▸ Problem to solve
Whenever a line in this data holds the word "based", report that line in full.

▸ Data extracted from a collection
===============

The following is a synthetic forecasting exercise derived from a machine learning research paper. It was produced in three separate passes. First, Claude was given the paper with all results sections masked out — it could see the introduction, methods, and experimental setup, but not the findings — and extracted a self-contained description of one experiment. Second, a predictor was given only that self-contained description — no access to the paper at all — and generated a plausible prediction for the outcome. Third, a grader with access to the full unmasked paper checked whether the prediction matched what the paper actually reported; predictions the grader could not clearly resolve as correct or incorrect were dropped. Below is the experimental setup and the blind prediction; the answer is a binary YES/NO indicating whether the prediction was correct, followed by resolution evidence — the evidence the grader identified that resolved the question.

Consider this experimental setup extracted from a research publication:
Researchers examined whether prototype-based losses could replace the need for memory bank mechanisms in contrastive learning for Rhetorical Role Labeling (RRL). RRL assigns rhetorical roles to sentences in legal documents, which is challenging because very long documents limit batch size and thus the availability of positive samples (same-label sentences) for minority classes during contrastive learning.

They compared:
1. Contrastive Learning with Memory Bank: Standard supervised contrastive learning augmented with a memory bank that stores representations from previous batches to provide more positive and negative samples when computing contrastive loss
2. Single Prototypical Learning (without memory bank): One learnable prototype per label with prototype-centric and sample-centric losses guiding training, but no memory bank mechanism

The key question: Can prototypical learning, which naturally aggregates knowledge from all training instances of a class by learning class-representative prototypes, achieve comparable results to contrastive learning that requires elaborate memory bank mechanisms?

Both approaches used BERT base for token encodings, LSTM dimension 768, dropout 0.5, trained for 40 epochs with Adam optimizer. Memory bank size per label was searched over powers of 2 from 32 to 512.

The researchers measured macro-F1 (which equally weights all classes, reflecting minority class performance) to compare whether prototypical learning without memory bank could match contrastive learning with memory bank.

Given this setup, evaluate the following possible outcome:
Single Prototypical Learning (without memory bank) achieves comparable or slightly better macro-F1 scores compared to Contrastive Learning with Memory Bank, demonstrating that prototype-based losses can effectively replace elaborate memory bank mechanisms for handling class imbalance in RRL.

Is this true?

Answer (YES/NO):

===============

▸ Exercise result
Researchers examined whether prototype-based losses could replace the need for memory bank mechanisms in contrastive learning for Rhetorical Role Labeling (RRL). RRL assigns rhetorical roles to sentences in legal documents, which is challenging because very long documents limit batch size and thus the availability of positive samples (same-label sentences) for minority classes during contrastive learning.
Single Prototypical Learning (without memory bank) achieves comparable or slightly better macro-F1 scores compared to Contrastive Learning with Memory Bank, demonstrating that prototype-based losses can effectively replace elaborate memory bank mechanisms for handling class imbalance in RRL.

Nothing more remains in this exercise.